I use the internet every day to gather information and do research. According to the information I have gathered on Annuities you would think that Satan himself has infiltrated the Insurance world and bestowed the wrath of Annuities upon the general public.
Since I have been looking around and gathering information from my cohorts in regards to Annuities, I have noticed a couple of things about what they are saying.
Most of these “investment guru’s” are lumping Variable Annuities with Fixed Annuities (Equity Indexed Annuities are Fixed Annuities, not Variable) together.
I often see these gurus using terms such as “mutual-fund like”, “high commissions” and “pushy salespeople”. We need to look at who is trying to put a bad taste in our mouths when it comes to the benign Fixed Annuity. Because Annuities are offered through Insurance companies, they are in direct (and fierce) competition with the investments these financial websites sell and the advice they offer. If you go to a car dealership to buy a Dodge, chances are they are going to tell you the Chevy dealership down the street is going to fleece you if you buy a car from them.
I am not selling anything from my website, just offering advice and opinions. I will continue to do my best to help you cut through the jargon so you can make informed decisions.
Here is the real deal: All Annuities are either Variable or Fixed. To be brief, Fixed Annuities place most of the risk burden on the Insurance Company. This helps to cover their assets in turn offering a lower rate. Variable Annuities shift more of the risk onto you the consumer, hence, the ability to offer a higher possible return.

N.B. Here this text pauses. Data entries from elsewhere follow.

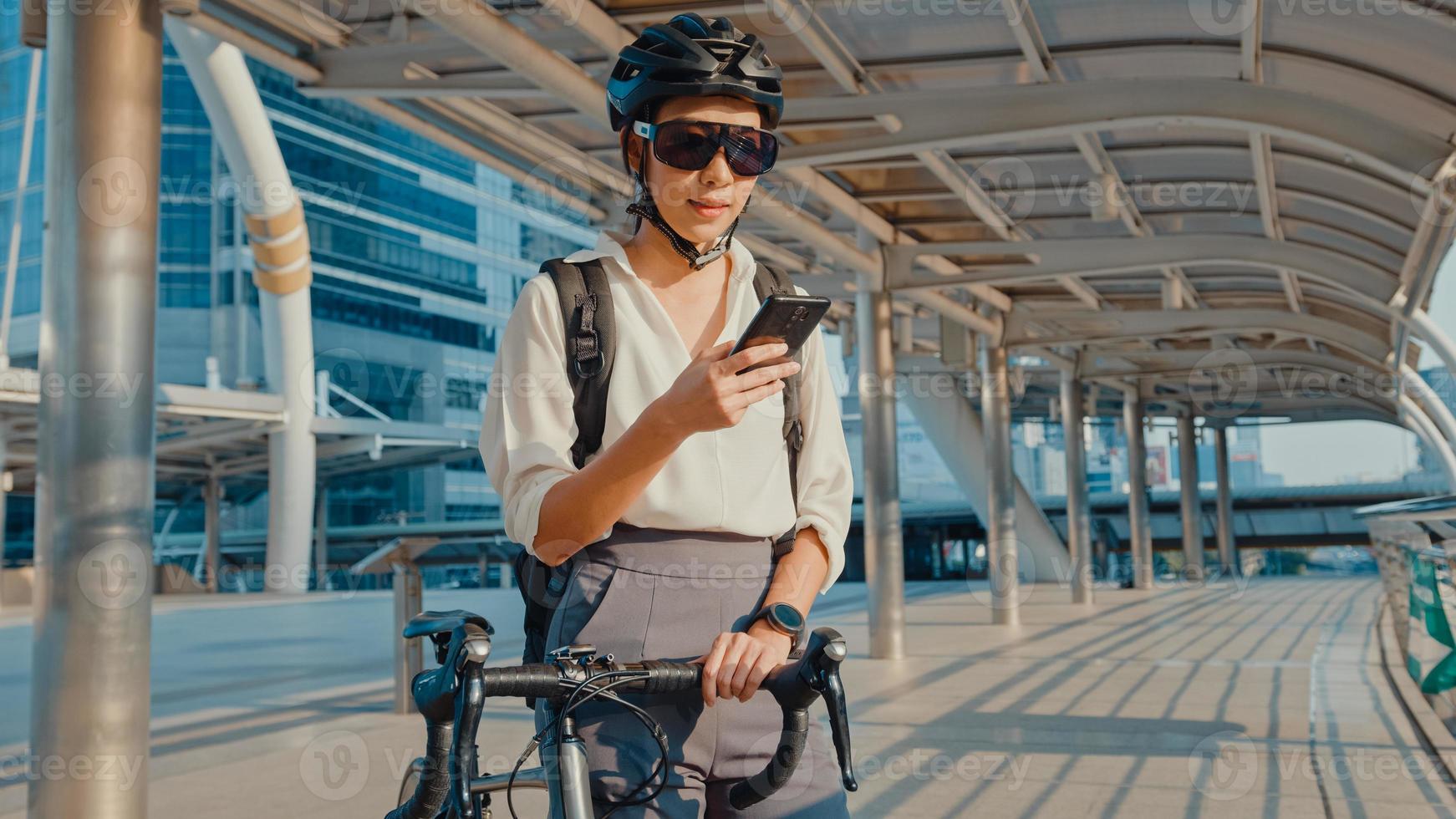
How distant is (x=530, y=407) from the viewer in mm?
1738

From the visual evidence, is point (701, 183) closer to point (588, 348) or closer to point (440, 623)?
point (588, 348)

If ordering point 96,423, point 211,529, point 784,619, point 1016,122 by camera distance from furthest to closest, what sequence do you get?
point 211,529 < point 1016,122 < point 96,423 < point 784,619

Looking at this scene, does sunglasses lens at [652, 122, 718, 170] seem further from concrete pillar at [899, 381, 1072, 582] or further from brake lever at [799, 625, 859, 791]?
concrete pillar at [899, 381, 1072, 582]

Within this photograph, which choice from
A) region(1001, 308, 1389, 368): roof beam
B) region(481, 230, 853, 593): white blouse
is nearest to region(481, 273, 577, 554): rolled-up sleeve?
region(481, 230, 853, 593): white blouse

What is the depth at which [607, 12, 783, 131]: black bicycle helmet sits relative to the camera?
177 cm

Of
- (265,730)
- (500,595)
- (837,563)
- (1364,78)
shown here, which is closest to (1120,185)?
(1364,78)

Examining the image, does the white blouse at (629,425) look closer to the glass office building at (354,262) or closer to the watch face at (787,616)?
the watch face at (787,616)

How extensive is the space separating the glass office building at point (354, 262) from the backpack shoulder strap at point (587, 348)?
43.9 metres

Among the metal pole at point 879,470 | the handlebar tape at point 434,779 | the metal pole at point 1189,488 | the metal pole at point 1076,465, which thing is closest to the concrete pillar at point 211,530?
the metal pole at point 1076,465

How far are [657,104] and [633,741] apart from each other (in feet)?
2.95

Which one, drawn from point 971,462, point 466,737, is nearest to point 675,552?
point 466,737

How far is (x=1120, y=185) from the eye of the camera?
12359 mm

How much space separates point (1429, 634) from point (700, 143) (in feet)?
30.1

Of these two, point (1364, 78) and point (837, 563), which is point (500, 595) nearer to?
point (1364, 78)
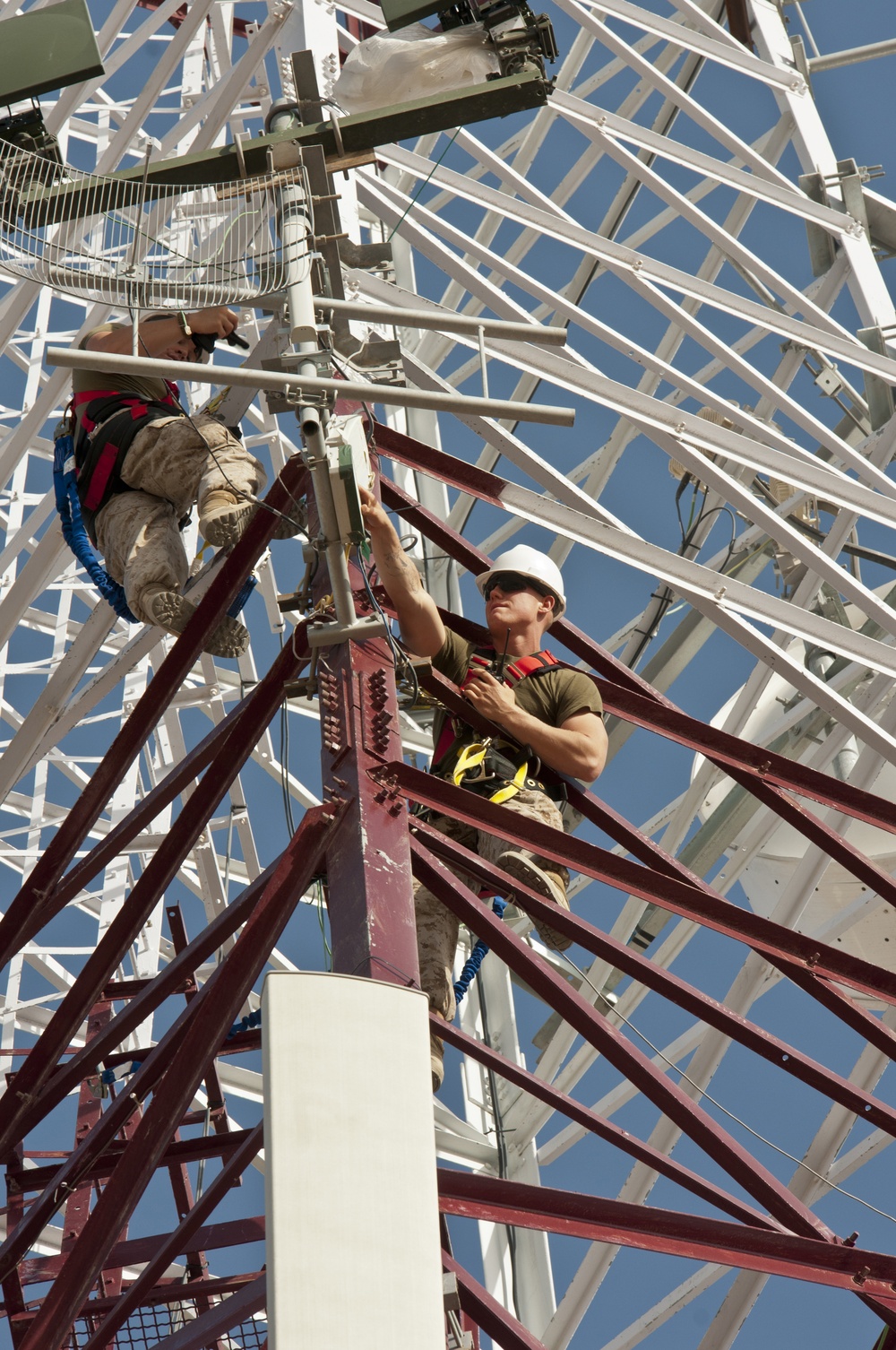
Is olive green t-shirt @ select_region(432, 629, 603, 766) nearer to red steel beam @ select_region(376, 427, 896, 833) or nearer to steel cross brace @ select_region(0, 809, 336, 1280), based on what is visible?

Variable Annuities are considered securities because you are assuming most of the risk. Most of the Annuity bashing you’ll read out there refers to Variables and not Fixed Annuities. Many in the media confuse the two when they are as different as night and day.
Fixed Annuities offer guarantees, flexibility and most importantly: safety of principle. There has never been an Equity Indexed Annuity (EIA) that has lost investors money. They cannot lose you money. I wish I could say that was the case in my personal Mutual Funds, (which I have converted into EIAs).
Annuity sales are at a record high, but you won’t hear about that information on the same website that offers Mutual Funds or Stocks. I wonder why? Could it be because if your Broker told you about how good a Fixed Annuity is, chances are you’ll transfer your money from them and buy an Annuity? Shucks for them, now they can no longer charge you those nice fee’s that come off the top of your gains (and losses) every year, depriving your Broker of a new set of golf clubs.
I’m not surprised at my findings. Not shocked that there is a lack of good information on Fixed annuities. These sites and firms that depend on you investing in their offerings won’t tell you the whole story.
Why not paint the Variable Annuity with the same brush as a Fixed Annuity, if they tell the consumers they are the same then what is the difference.
Comparing their Mutual Funds to Insurance companies Equity Indexed Annuities (EIAs) is like comparing bananas and baseballs. They have absolutely nothing to do with each other.
EIAs allow you to participate in the gains of an index, while your principle is protected by a minimum guaranty. Add to that the fact that EIAs don’t charge any maintenance fees and the agents are paid by the Insurance companies one time at the point of sale, you’ll begin to see why EIAs competitors only mention the Variable Annuities in their writings.
Why would you not consider an investment that offers a protection of principle through minimum guarantees, accumulated tax deferral and the ability to convert your Annuity into an income stream that will last you the rest of your life?
Demand answers from those who make a living advising us, see what they have to say.